TASK TO COMPLETE: Can you copy everything from "August 11, 2021" down to "predict retail sales." in the sales-prediction case study below, word for word?

TEXT PROVIDED:
☆ ☆ ☆ ☆

Data Science

Predicting CPG Sales: A Comparison of Demographics vs Traditional Segmentation vs PersonaLive

Elizabeth Gilbert
Jack Schroder

|

August 11, 2021

“How can I best predict my retail sales?”

With so many options to predict sales outcomes, is demographics, psychographic segmentations, or something else the most powerful choice? In this case study, we’ll explore the options, and find how best to predict retail sales. 

Input Data

In this study, we’ll compare 3 different datasets’ performance in predicting sales data: 

  1. Basic demographics variables age and income
  2. A leading psychographic segmentation
  3. PersonaLive™, the new segmentation by Spatial.ai 

The new PersonaLive™ segmentation system organizes households into one of 80 behavioral segments based on social, mobile, web, and individual demographic characteristics.

Hypothesis

Psychographic segmentation systems categorize people based on demographic traits alone, whereas PersonaLive™ was created using not only demographics but also cell phone movement data, social media, and website visitation. We hypothesize that this added behavioral data improves the segmentation’s ability to predict sales outcomes.

☆ ☆ ☆ ☆

EXERCISE DATA:
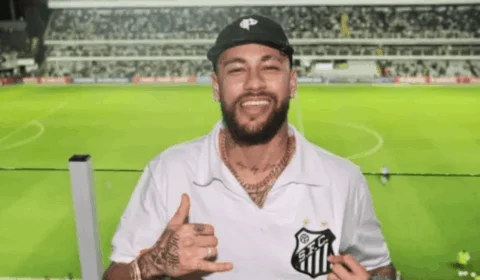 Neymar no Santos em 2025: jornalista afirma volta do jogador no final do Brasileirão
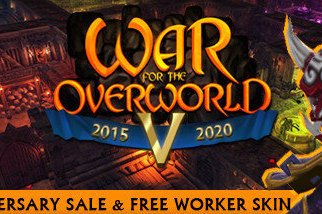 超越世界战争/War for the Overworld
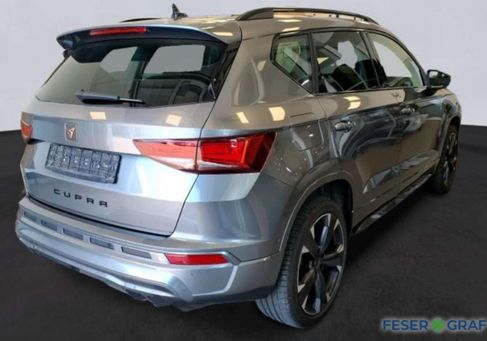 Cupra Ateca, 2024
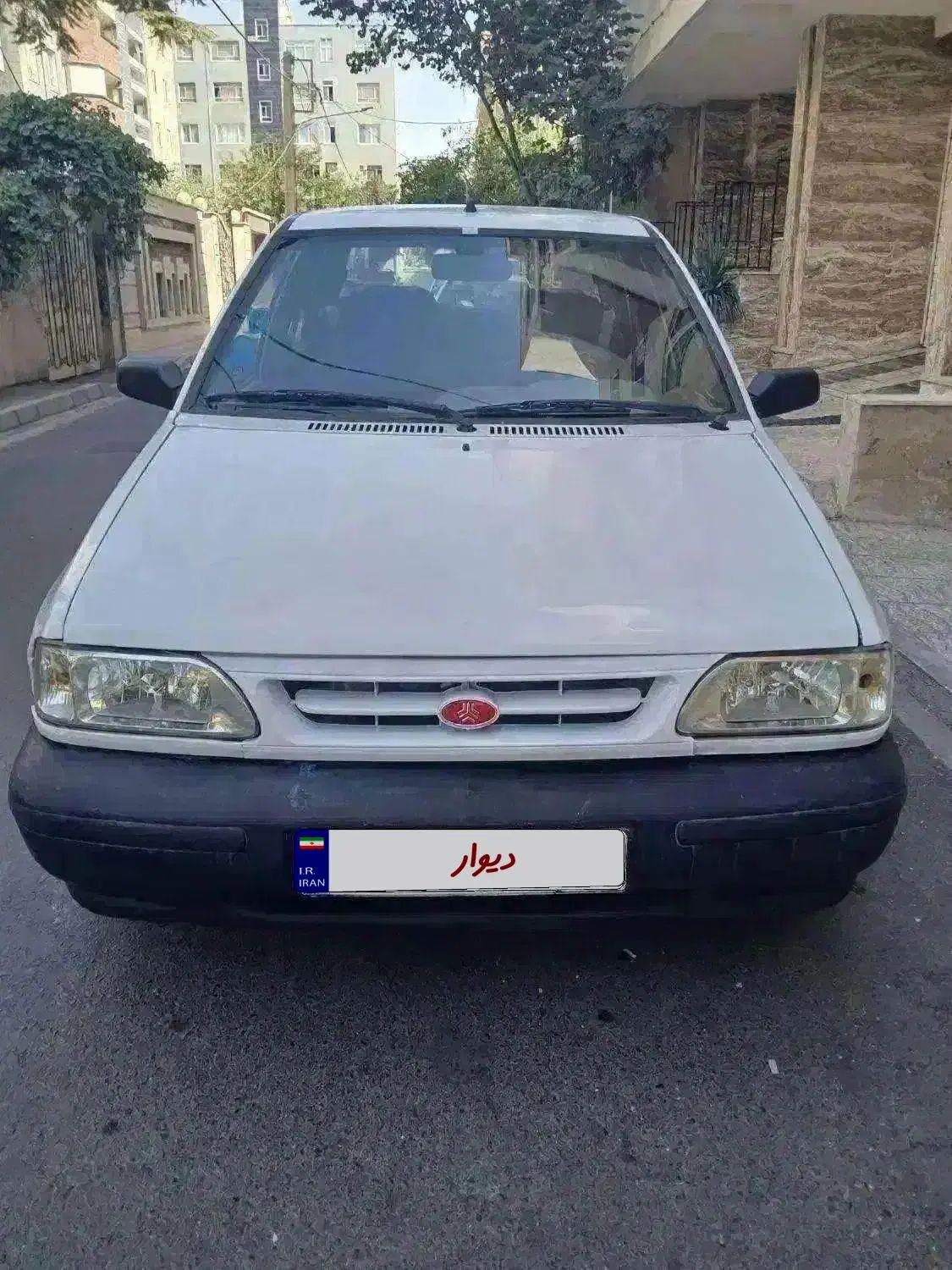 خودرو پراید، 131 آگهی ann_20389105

☆ ☆ ☆ ☆

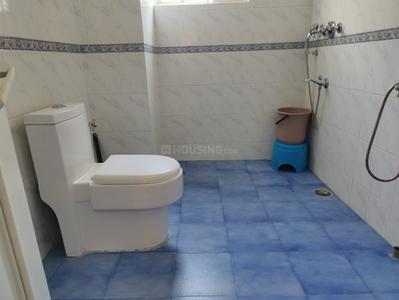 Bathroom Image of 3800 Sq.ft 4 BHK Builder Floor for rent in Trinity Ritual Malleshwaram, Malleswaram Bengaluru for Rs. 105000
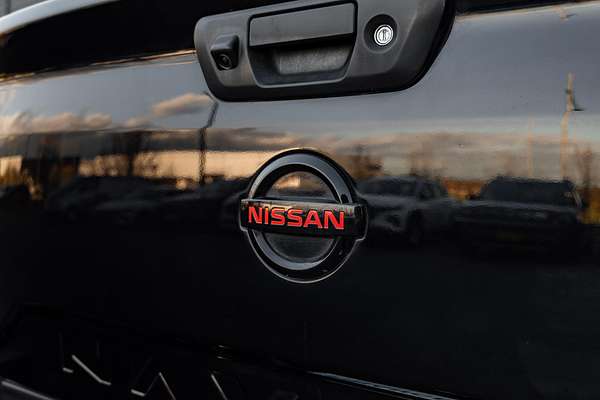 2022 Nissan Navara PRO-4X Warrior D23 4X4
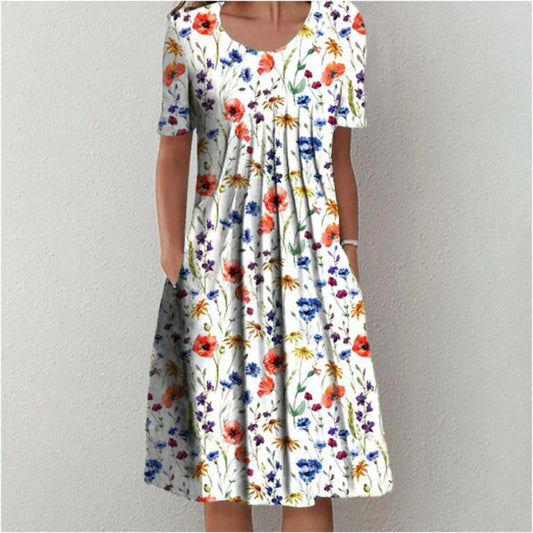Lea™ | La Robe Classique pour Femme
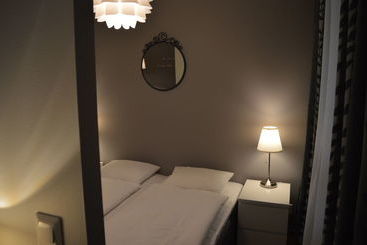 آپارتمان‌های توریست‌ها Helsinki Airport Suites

☆ ☆ ☆ ☆

RESULT OF THE TASK:
August 11, 2021

“How can I best predict my retail sales?”

With so many options to predict sales outcomes, is demographics, psychographic segmentations, or something else the most powerful choice? In this case study, we’ll explore the options, and find how best to predict retail sales.